Ibulliance: Like a Bird, Uncaged Hearing the Song of Mahsa Vahdat

Sitting in the darkened theatre, having just sprinted through the pouring summer rain and sunk, dripping, into my seat, the Chamber Music program begins. Each year, during the Spoleto Festival's seventeen days of theatre, opera, dance, symphony, folk, blues, jazz—the whole panoply of performance and visual arts—Charleston burns with the energy of a city on fire; and I am lit by it. Here, now, is Mahsa Vahdat, 2025 Composer-in-Residence, emerging onto the stage for a World Premiere of her new work.
Draped in a rich embroidered robe with silver rings and bangles glinting in the stage lights and a waterfall of henna-rich hair, Mahsa sings. Burnished with the inflections of her Iranian home, her voluptuous voice is round and ripe as fruit. She is pulsing the low sounds of it, now, like waves lapping over the beach of us. Behind her, two violins, a viola, cello, and bass paint a deep night sky to the moon of her voice. She lights the theatre with Rumi's mystic poetry set to this undulating silvery sound.

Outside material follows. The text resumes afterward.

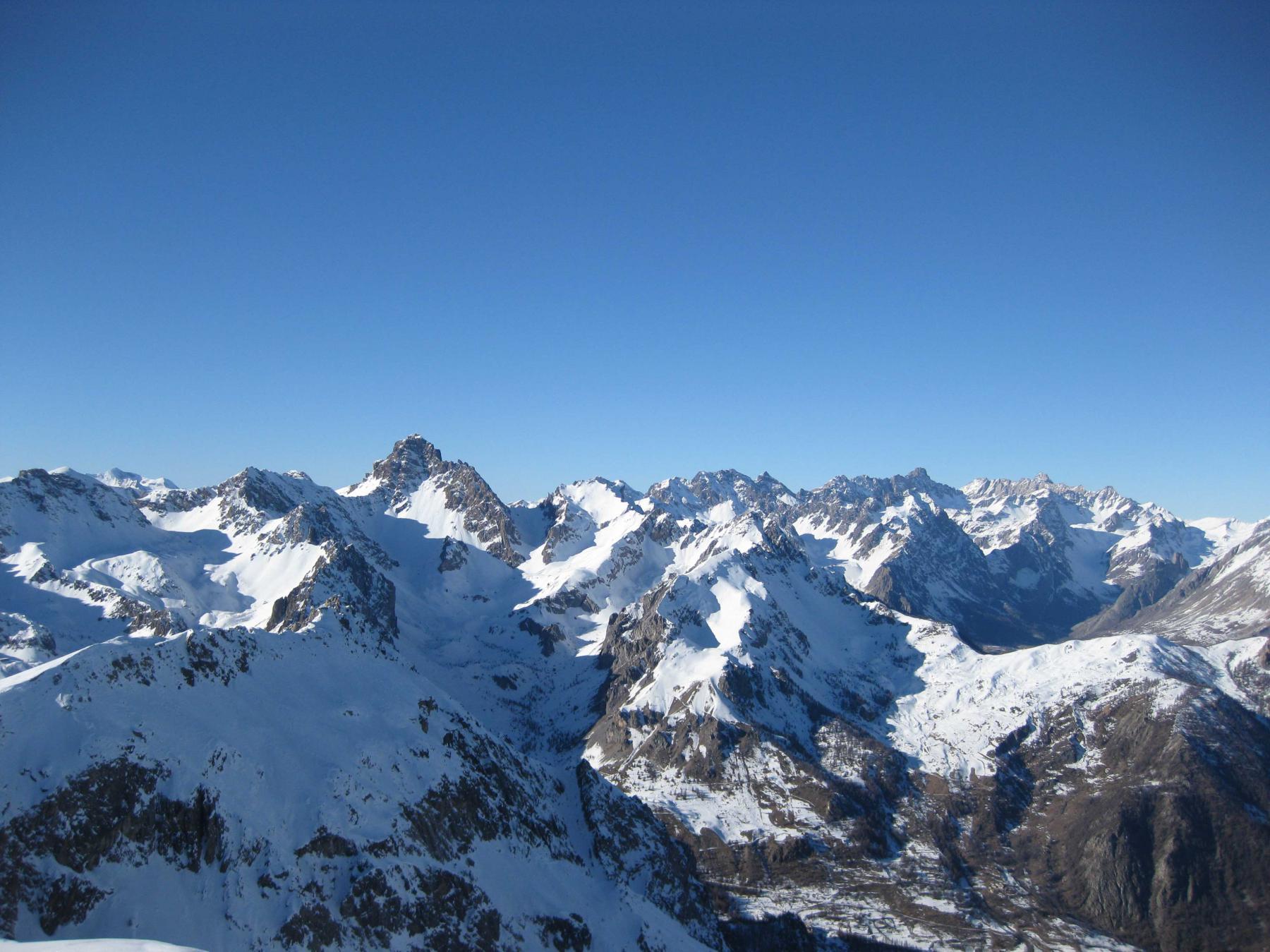 Il Monte Oronaye e alla sua destra l'Autovallonasso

For a moment, I'm in the mystery of a Persian garden, lush with romance and longing. But Mahsa is no longer welcome in that garden. In 1979, when she was six years old, the Iranian Revolution put restrictions on the female solo voice, so that although she studied her own musical tradition from masters at the Tehran University of Arts, Mahsa had to leave the home she loved if she was to make her own music, and to find an audience, as around the world she has, who welcome her supernal voice.

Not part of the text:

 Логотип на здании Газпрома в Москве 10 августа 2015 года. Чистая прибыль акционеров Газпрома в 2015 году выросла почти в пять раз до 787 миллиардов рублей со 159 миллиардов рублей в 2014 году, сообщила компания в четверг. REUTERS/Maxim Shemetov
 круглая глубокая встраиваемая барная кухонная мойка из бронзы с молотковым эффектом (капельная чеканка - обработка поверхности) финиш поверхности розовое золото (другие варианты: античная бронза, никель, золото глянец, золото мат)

When Mahsa was eleven years old, her mother braided her long abundant hair and covered it, as required, with a veil. Taken to visit her uncle, in prison for political reasons, her mother managed to slip him and his friends a glimpse of Mahsa's braids in a small act of defiance, a sign of hope that one day they will overcome the repression under which they live. It was a story that Mahsa carried with her, this moment of hope. But in 2021, when another Mahsa in Iran was beaten to death by the morality police for not adequately covering her braids, it became a sign of outrage and alarm sounding around the world.

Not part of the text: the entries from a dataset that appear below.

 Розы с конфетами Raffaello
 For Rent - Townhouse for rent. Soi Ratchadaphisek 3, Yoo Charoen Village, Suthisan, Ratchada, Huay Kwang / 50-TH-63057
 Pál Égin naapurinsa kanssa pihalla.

Being forced to cover one's hair—or to cover one's voice—is a sign of the brutal veil behind which millions of women still bear their silence. Fearlessly, Mahsa Vahmat has sung in public venues around the world, defying the restrictions of her home, and raising the hope of women everywhere whose voices are stilled. She is the braid flinging itself into the light. She is the song that will not be muffled, or killed.
The audience is offering its thunderous applause, cheering Mahsa, her brilliance in keeping the Persian tradition of music alive through her own creative innovations, dressing its long history in new threads, and lifting her voice like a bird, uncaged. How like the many women of Ibu, I think, who carry the proud traditions of their people in their hands, even as their lives are veiled. I swell to think that our movement will not stop until the light of women can be seen in public without fear. That we will not stop until the truth and beauty of women's voices can be heard in every garden, in every music hall, and at every kitchen sink, around the world.